— START OF ENTRIES —

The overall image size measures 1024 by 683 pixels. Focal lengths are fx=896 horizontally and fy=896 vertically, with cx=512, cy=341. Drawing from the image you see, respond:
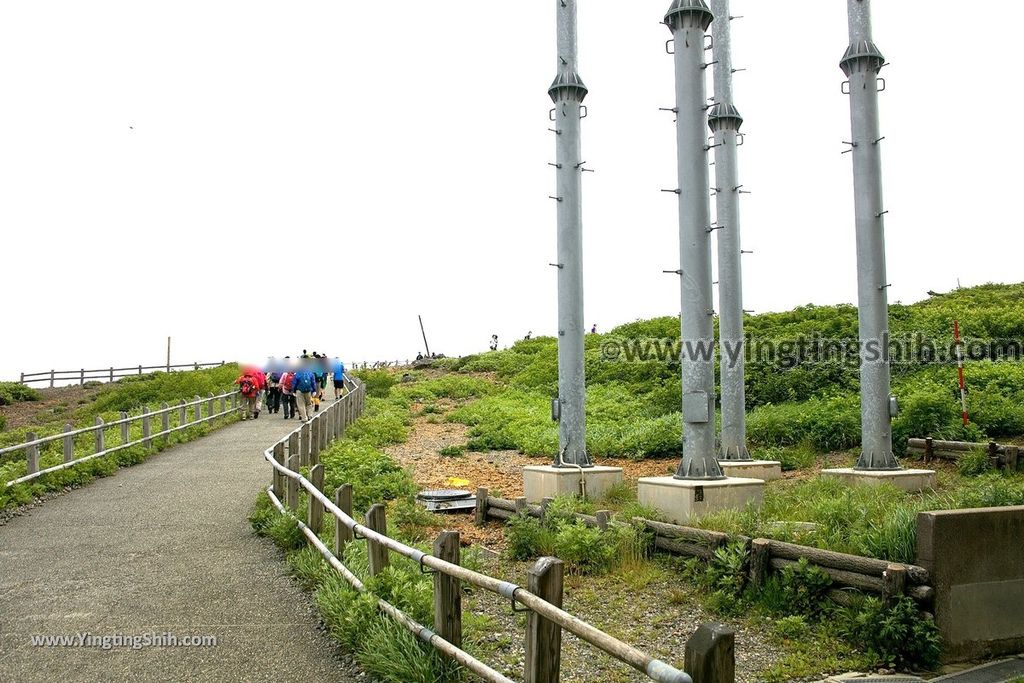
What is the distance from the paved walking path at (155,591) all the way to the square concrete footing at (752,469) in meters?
7.09

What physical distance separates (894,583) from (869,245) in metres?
7.38

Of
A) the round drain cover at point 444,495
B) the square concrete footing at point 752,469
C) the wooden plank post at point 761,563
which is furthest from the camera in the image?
the square concrete footing at point 752,469

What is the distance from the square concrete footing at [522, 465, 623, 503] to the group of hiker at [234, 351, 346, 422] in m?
14.0

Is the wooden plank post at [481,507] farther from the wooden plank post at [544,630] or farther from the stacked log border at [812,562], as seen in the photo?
the wooden plank post at [544,630]

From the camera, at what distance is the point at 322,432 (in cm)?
1933

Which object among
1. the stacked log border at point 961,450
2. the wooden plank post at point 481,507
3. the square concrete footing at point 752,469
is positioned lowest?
the wooden plank post at point 481,507

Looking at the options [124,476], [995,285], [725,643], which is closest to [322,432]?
[124,476]

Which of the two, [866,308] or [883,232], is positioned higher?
[883,232]

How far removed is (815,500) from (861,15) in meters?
7.48

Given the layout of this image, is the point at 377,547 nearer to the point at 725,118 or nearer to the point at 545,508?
the point at 545,508

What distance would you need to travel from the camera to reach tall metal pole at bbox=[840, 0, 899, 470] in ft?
A: 42.2

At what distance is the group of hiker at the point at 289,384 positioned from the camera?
26.3m

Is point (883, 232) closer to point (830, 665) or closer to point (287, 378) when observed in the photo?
point (830, 665)

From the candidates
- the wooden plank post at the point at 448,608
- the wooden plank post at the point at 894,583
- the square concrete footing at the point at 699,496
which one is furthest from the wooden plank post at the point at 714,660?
the square concrete footing at the point at 699,496
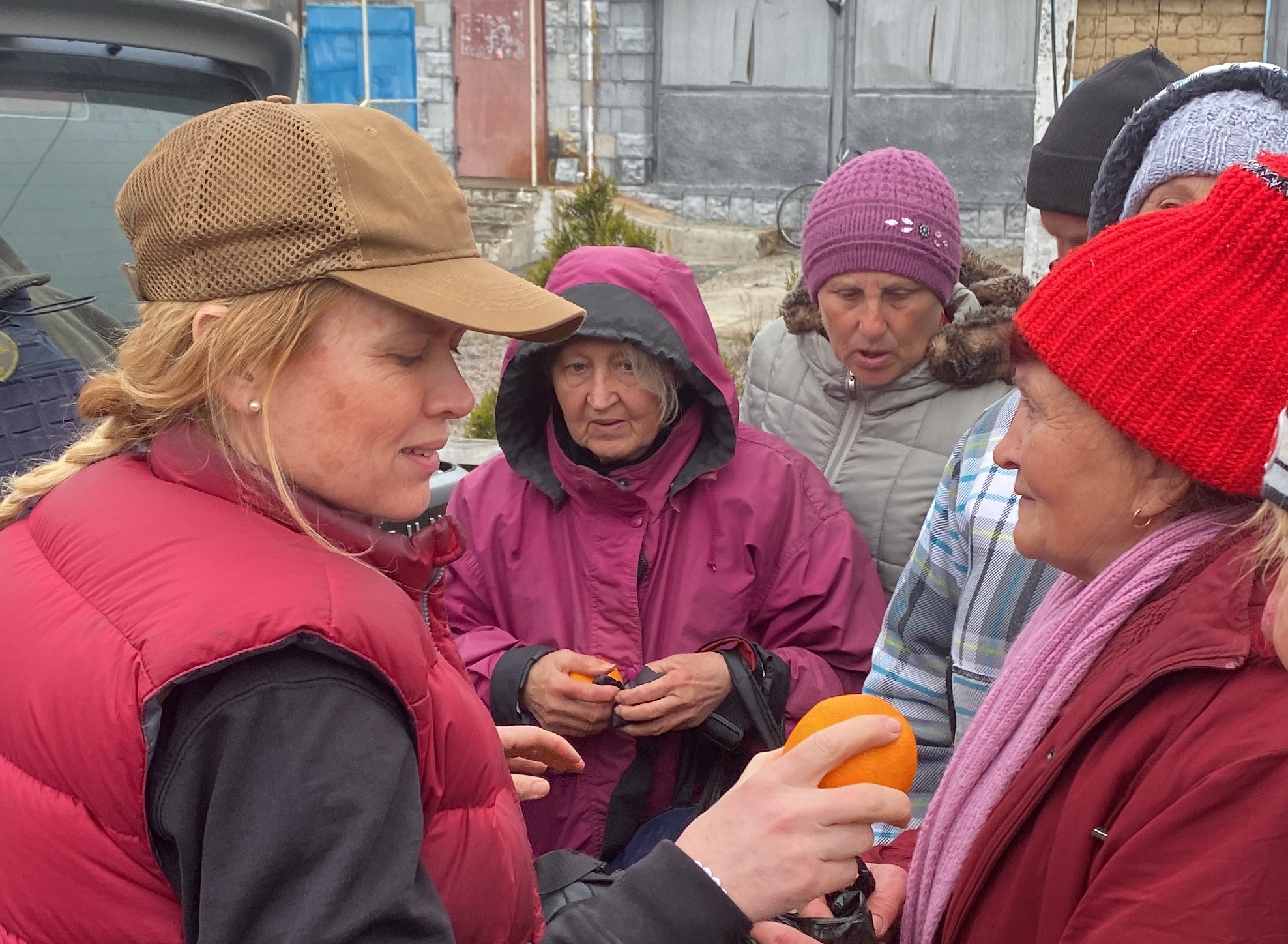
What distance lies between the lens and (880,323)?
285 centimetres

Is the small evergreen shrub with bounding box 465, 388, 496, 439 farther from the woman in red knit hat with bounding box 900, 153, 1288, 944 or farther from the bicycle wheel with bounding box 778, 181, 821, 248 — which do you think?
the bicycle wheel with bounding box 778, 181, 821, 248

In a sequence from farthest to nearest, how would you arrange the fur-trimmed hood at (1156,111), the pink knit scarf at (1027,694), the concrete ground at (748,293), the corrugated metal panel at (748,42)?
the corrugated metal panel at (748,42) < the concrete ground at (748,293) < the fur-trimmed hood at (1156,111) < the pink knit scarf at (1027,694)

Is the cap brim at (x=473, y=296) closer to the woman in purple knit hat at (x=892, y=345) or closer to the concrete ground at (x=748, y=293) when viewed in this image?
the woman in purple knit hat at (x=892, y=345)

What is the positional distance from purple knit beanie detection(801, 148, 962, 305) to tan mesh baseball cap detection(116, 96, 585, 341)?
1666 mm

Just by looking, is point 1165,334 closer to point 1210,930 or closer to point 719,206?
point 1210,930

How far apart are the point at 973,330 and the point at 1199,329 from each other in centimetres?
140

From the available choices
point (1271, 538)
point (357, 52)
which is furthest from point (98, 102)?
A: point (357, 52)

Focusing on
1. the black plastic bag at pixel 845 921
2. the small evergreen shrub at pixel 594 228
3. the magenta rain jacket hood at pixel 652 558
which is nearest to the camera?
the black plastic bag at pixel 845 921

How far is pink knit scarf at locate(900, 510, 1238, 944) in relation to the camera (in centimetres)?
152

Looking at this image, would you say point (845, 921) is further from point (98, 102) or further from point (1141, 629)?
point (98, 102)

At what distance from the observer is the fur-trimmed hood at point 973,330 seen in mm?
2797

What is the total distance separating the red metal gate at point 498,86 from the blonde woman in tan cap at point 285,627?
539 inches

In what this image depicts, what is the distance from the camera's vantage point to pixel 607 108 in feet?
47.3

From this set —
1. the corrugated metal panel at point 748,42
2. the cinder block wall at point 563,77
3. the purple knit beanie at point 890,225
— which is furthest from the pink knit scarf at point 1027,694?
the cinder block wall at point 563,77
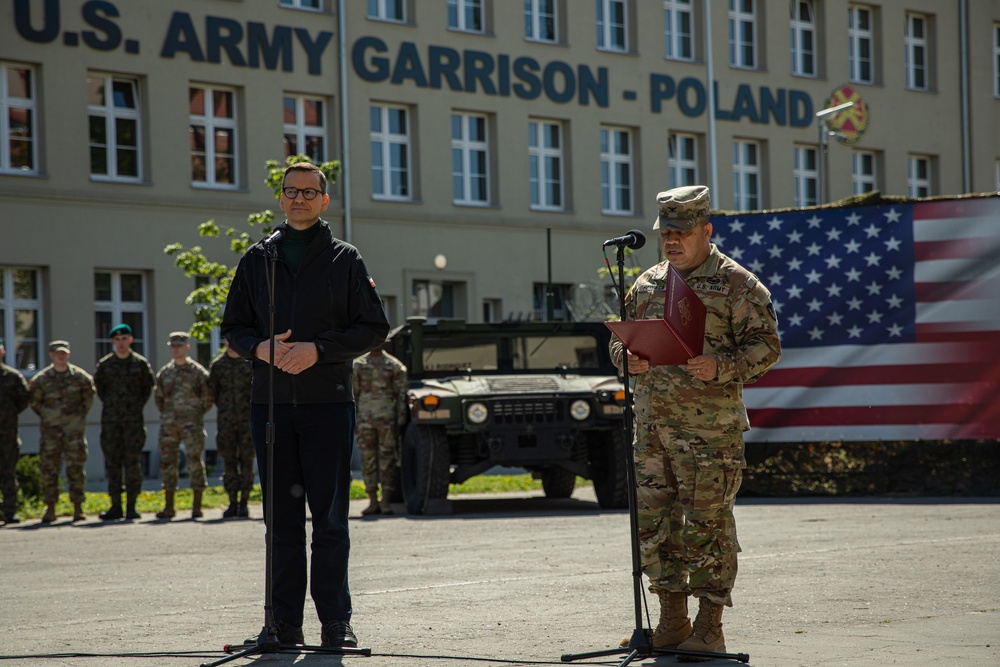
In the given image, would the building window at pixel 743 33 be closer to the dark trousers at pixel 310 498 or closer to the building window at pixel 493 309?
the building window at pixel 493 309

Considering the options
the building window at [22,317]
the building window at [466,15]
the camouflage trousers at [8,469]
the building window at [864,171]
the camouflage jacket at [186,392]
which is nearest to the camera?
the camouflage trousers at [8,469]

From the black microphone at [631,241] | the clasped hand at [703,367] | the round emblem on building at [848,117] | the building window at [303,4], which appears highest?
the building window at [303,4]

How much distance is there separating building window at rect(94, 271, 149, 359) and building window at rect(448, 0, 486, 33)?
819 centimetres

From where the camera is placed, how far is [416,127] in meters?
30.3

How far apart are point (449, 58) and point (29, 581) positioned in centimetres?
2213

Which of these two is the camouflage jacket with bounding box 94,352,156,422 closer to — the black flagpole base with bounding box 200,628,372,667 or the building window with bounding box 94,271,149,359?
the black flagpole base with bounding box 200,628,372,667

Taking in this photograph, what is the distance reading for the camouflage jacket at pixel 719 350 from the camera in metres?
6.02

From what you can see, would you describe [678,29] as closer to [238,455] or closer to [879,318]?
[879,318]

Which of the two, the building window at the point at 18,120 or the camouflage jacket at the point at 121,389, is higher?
the building window at the point at 18,120

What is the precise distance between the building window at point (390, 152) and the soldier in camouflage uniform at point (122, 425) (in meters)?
14.2

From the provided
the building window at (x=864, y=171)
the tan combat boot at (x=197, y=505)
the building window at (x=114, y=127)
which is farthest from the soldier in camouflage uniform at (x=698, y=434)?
the building window at (x=864, y=171)

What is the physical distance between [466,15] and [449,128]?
2309mm

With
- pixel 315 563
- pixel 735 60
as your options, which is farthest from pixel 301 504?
pixel 735 60

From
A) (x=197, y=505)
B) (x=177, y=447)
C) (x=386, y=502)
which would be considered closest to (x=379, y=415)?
(x=386, y=502)
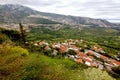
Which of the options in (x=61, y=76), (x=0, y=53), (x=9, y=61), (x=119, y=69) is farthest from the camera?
(x=119, y=69)

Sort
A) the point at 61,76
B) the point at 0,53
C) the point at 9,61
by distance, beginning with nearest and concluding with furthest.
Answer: the point at 61,76 < the point at 9,61 < the point at 0,53

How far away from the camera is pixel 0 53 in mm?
6582

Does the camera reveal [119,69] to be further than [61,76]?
Yes

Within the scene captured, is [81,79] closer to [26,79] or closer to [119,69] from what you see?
[26,79]

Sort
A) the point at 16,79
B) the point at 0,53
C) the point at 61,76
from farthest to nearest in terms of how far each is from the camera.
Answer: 1. the point at 0,53
2. the point at 61,76
3. the point at 16,79

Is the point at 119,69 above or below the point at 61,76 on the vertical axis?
below

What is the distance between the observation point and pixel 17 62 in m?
5.67

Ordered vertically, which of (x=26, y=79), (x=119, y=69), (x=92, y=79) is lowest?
(x=119, y=69)

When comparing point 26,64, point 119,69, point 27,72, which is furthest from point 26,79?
point 119,69

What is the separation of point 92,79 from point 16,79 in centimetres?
257

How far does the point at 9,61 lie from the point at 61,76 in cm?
140

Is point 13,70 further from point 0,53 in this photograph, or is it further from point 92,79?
point 92,79

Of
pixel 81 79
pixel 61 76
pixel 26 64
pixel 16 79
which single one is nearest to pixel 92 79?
pixel 81 79

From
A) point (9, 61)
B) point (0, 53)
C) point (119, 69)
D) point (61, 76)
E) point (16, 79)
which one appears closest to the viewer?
point (16, 79)
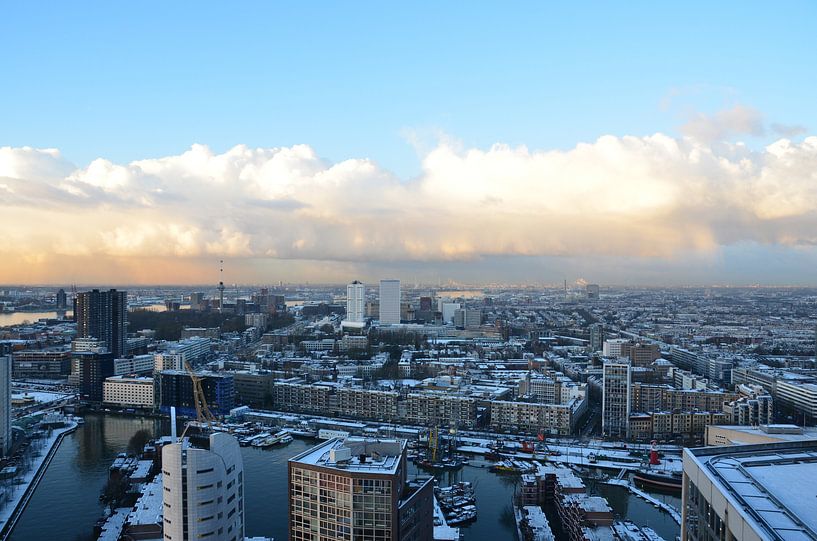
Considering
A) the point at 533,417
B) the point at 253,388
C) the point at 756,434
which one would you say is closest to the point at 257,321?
the point at 253,388

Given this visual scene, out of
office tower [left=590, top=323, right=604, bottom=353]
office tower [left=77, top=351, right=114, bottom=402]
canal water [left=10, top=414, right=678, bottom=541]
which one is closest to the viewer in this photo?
canal water [left=10, top=414, right=678, bottom=541]

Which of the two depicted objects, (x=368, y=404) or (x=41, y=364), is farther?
(x=41, y=364)

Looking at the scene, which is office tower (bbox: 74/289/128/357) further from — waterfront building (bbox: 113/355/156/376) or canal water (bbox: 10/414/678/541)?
canal water (bbox: 10/414/678/541)

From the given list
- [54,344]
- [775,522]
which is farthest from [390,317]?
[775,522]

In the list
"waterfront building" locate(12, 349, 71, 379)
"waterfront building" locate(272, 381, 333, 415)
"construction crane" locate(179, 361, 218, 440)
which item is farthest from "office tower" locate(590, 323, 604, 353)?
"waterfront building" locate(12, 349, 71, 379)

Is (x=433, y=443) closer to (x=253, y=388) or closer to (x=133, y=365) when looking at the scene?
(x=253, y=388)

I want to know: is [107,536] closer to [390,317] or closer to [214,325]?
[214,325]

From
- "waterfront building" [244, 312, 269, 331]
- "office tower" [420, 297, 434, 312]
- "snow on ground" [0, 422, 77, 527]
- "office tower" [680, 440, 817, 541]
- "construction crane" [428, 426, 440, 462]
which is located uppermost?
"office tower" [680, 440, 817, 541]
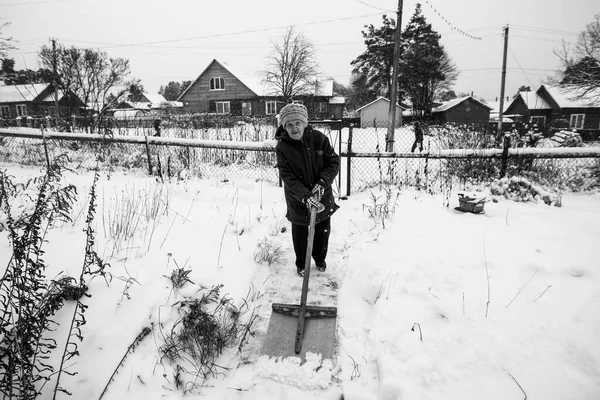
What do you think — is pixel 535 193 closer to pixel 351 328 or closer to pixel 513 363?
pixel 513 363

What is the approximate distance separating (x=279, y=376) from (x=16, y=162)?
9.99 meters

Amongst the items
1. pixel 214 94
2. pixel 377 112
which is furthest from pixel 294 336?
pixel 214 94

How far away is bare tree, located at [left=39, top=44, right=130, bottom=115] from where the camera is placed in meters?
17.3

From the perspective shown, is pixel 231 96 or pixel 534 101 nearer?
pixel 534 101

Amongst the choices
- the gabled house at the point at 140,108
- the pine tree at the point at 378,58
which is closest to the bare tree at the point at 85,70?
the gabled house at the point at 140,108

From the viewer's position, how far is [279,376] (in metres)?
1.88

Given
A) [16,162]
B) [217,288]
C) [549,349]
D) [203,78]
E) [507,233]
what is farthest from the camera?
[203,78]

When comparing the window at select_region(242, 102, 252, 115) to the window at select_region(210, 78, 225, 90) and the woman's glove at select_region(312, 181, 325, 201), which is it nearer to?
the window at select_region(210, 78, 225, 90)

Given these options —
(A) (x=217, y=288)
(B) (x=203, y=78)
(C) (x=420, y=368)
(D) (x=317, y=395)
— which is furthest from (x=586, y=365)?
(B) (x=203, y=78)

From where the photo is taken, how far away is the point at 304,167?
2.73 metres

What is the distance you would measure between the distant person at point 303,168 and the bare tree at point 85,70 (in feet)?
62.2

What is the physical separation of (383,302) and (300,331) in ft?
2.55

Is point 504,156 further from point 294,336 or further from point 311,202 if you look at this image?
point 294,336

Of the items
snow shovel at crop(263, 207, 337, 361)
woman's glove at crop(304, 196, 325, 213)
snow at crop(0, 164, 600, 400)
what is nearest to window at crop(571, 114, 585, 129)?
snow at crop(0, 164, 600, 400)
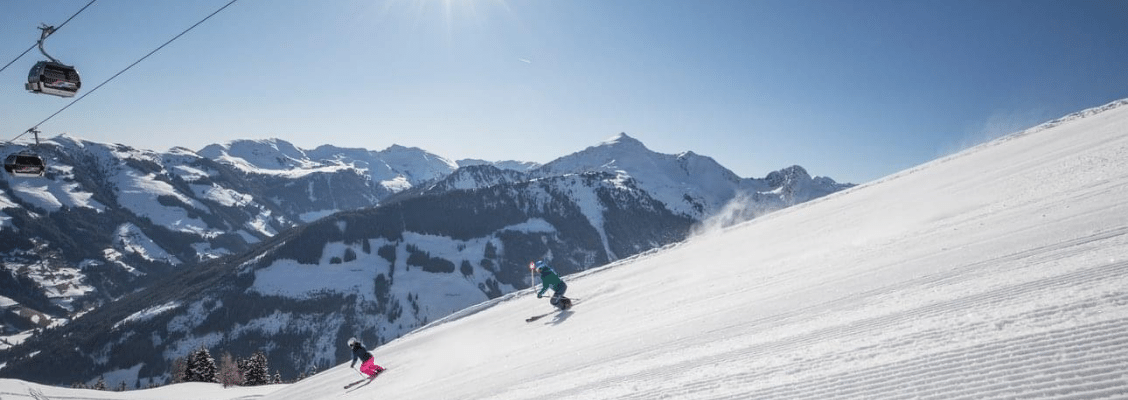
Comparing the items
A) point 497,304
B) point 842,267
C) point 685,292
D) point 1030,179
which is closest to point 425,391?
point 685,292

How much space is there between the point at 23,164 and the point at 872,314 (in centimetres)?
2266

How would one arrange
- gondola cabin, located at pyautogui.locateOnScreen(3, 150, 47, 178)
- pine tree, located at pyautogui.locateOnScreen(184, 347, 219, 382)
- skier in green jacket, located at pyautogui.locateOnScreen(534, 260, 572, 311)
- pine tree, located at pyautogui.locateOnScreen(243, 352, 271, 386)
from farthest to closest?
pine tree, located at pyautogui.locateOnScreen(184, 347, 219, 382) → pine tree, located at pyautogui.locateOnScreen(243, 352, 271, 386) → skier in green jacket, located at pyautogui.locateOnScreen(534, 260, 572, 311) → gondola cabin, located at pyautogui.locateOnScreen(3, 150, 47, 178)

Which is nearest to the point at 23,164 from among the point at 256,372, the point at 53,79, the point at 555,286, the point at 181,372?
the point at 53,79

— END OF ENTRIES —

*INSTRUCTIONS TO FOLLOW*: Arrange the lines of the rows as a Markdown table with the columns n and Line, starting at the line that contains "Looking at the scene, which" and ending after the line that contains "9.99 meters". Number each line in n, skip blank lines, and leave out the pictures.

*EXERCISE ANSWER*:
| n | Line |
|---|---|
| 1 | Looking at the scene, which is office tower (bbox: 74/289/128/357) further from — waterfront building (bbox: 113/355/156/376) or canal water (bbox: 10/414/678/541)? |
| 2 | canal water (bbox: 10/414/678/541) |
| 3 | From the given list |
| 4 | - [54,344] |
| 5 | - [775,522] |
| 6 | which is farthest from [390,317]? |
| 7 | [775,522] |
| 8 | In the list |
| 9 | "waterfront building" locate(12, 349, 71, 379) |
| 10 | "waterfront building" locate(272, 381, 333, 415) |
| 11 | "construction crane" locate(179, 361, 218, 440) |
| 12 | which item is farthest from "office tower" locate(590, 323, 604, 353)? |
| 13 | "waterfront building" locate(12, 349, 71, 379) |
| 14 | Is (x=433, y=443) closer to (x=253, y=388) or closer to (x=133, y=365) when looking at the scene? |
| 15 | (x=253, y=388) |
| 16 | I want to know: is [107,536] closer to [390,317] or closer to [214,325]? |
| 17 | [214,325] |
| 18 | From |
| 19 | - "waterfront building" [244, 312, 269, 331] |
| 20 | - "office tower" [420, 297, 434, 312] |
| 21 | - "snow on ground" [0, 422, 77, 527] |
| 22 | - "office tower" [680, 440, 817, 541] |
| 23 | - "construction crane" [428, 426, 440, 462] |
| 24 | which is located uppermost? |
| 25 | "office tower" [680, 440, 817, 541] |
| 26 | What do you think — is pixel 535 193 closer to pixel 351 328 or closer to pixel 513 363? |
| 27 | pixel 513 363 |
| 28 | What is the approximate distance separating (x=279, y=376) from (x=16, y=162)? |
| 29 | 9.99 meters |